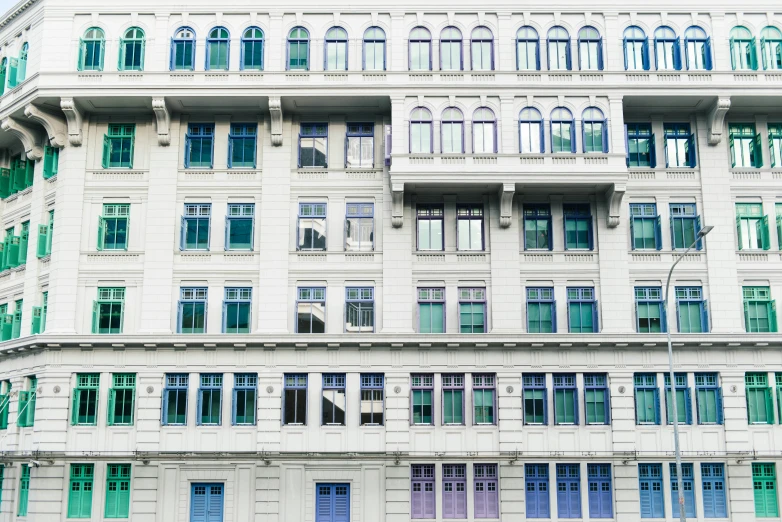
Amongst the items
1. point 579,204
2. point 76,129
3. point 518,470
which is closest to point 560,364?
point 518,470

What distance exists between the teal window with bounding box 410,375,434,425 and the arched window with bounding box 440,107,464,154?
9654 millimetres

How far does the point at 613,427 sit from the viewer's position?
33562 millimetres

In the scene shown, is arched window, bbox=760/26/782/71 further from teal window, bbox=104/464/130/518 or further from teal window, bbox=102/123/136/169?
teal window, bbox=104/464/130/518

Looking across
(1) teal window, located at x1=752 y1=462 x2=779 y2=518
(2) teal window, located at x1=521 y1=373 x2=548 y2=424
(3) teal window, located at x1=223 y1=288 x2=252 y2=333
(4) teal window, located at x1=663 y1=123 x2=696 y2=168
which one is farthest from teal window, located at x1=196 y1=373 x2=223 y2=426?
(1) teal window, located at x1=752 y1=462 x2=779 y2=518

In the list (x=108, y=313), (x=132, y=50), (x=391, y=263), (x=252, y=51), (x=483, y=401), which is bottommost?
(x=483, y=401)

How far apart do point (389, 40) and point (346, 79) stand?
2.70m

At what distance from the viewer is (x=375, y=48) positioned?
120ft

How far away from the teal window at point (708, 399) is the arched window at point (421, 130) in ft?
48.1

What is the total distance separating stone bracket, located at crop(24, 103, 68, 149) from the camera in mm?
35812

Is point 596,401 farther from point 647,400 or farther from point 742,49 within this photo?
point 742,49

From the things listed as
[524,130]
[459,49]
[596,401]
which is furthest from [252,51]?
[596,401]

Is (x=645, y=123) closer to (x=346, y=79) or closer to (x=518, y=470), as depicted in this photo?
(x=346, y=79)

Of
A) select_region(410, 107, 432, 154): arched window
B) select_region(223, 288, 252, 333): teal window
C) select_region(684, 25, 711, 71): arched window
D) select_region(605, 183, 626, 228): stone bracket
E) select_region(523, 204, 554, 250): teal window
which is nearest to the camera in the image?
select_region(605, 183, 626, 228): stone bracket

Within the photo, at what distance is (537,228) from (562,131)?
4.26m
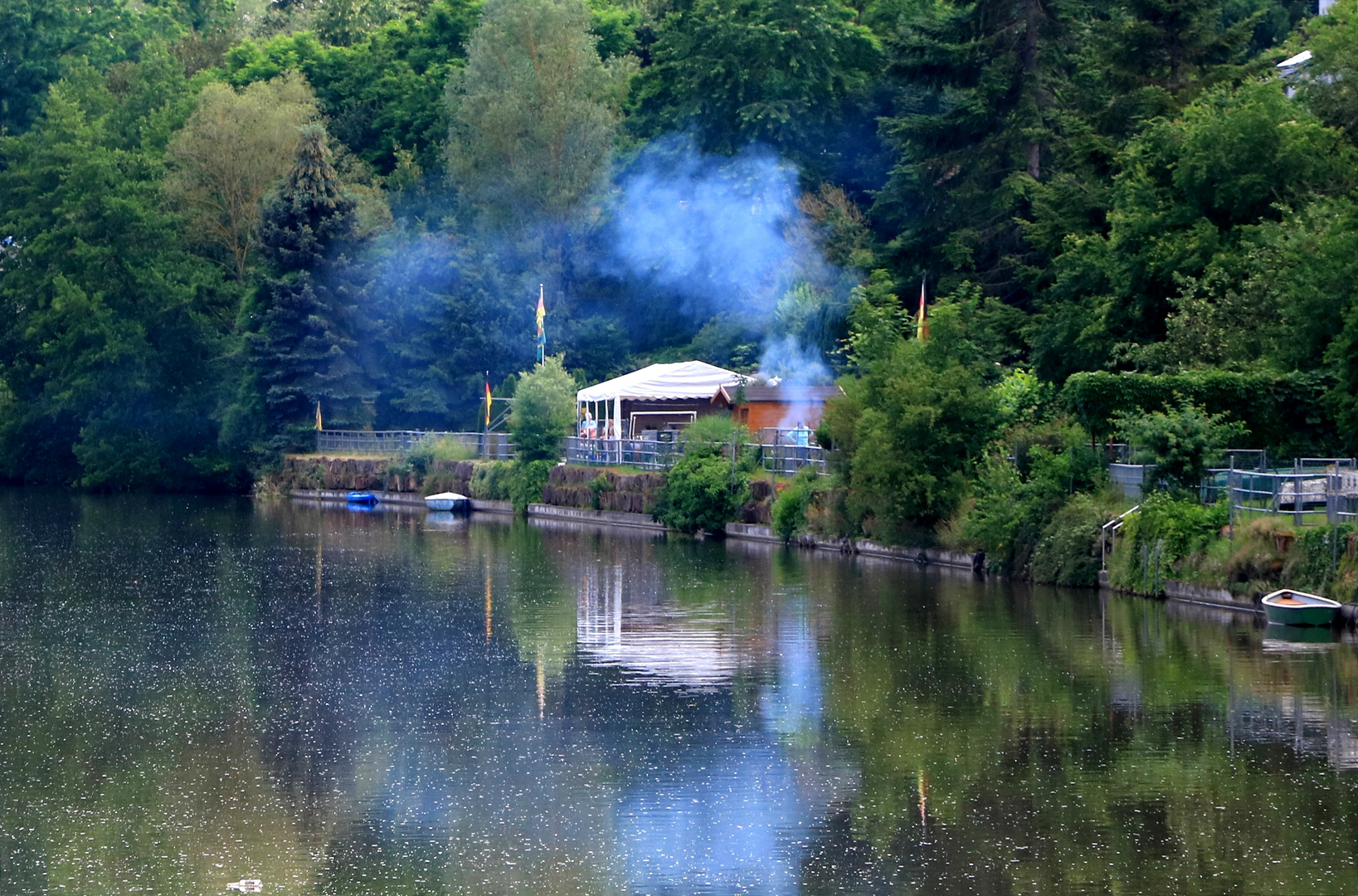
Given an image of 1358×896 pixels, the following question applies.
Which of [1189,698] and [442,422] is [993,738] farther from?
########################################
Directive » Format every non-blank line of the data above as a Markdown table with the columns Row and Line, numbering the rows in order. Leave out the picture lines.

Exercise output »
| Row | Line |
|---|---|
| 1 | Amongst the items |
| 2 | 1. point 579,204 |
| 3 | 2. point 76,129 |
| 4 | 3. point 518,470 |
| 5 | which is closest to point 560,364? |
| 6 | point 518,470 |
| 7 | What distance exists between the teal window with bounding box 410,375,434,425 and the arched window with bounding box 440,107,464,154? |
| 8 | 9654 millimetres |
| 9 | How far does the point at 613,427 sit from the viewer's position? |
| 10 | 33562 millimetres |
| 11 | In the scene shown, is arched window, bbox=760/26/782/71 further from teal window, bbox=104/464/130/518 or further from teal window, bbox=102/123/136/169? |
| 12 | teal window, bbox=104/464/130/518 |
| 13 | Looking across |
| 14 | (1) teal window, located at x1=752 y1=462 x2=779 y2=518 |
| 15 | (2) teal window, located at x1=521 y1=373 x2=548 y2=424 |
| 16 | (3) teal window, located at x1=223 y1=288 x2=252 y2=333 |
| 17 | (4) teal window, located at x1=663 y1=123 x2=696 y2=168 |
| 18 | which one is farthest from teal window, located at x1=196 y1=373 x2=223 y2=426? |
| 19 | (1) teal window, located at x1=752 y1=462 x2=779 y2=518 |
| 20 | In the list (x=108, y=313), (x=132, y=50), (x=391, y=263), (x=252, y=51), (x=483, y=401), which is bottommost? |
| 21 | (x=483, y=401) |
| 22 | How far apart do point (389, 40) and point (346, 79) stand? |
| 23 | 2.70m |
| 24 | At what distance from the viewer is (x=375, y=48) positioned? |
| 25 | 120ft |
| 26 | How far away from the teal window at point (708, 399) is the arched window at point (421, 130) in ft? |
| 27 | 48.1 |
| 28 | What is the total distance separating stone bracket, located at crop(24, 103, 68, 149) from the camera in mm? |
| 29 | 35812 |
| 30 | Is point 596,401 farther from point 647,400 or farther from point 742,49 within this photo? |
| 31 | point 742,49 |
| 32 | From the things listed as |
| 33 | [524,130] |
| 34 | [459,49] |
| 35 | [596,401] |
| 36 | which is furthest from [252,51]? |
| 37 | [596,401] |
| 38 | Is (x=645, y=123) closer to (x=346, y=79) or closer to (x=518, y=470), as depicted in this photo? |
| 39 | (x=346, y=79) |
| 40 | Of |
| 41 | A) select_region(410, 107, 432, 154): arched window |
| 42 | B) select_region(223, 288, 252, 333): teal window |
| 43 | C) select_region(684, 25, 711, 71): arched window |
| 44 | D) select_region(605, 183, 626, 228): stone bracket |
| 45 | E) select_region(523, 204, 554, 250): teal window |
| 46 | which is nearest to the camera in the image? |
| 47 | select_region(605, 183, 626, 228): stone bracket |
| 48 | Within the photo, at what distance is (537,228) from (562,131)? |
| 49 | 4.26m |
| 50 | Given an image of 1358×896 pixels, the following question applies. |
| 51 | Which of [1189,698] and [442,422] is [993,738] farther from? |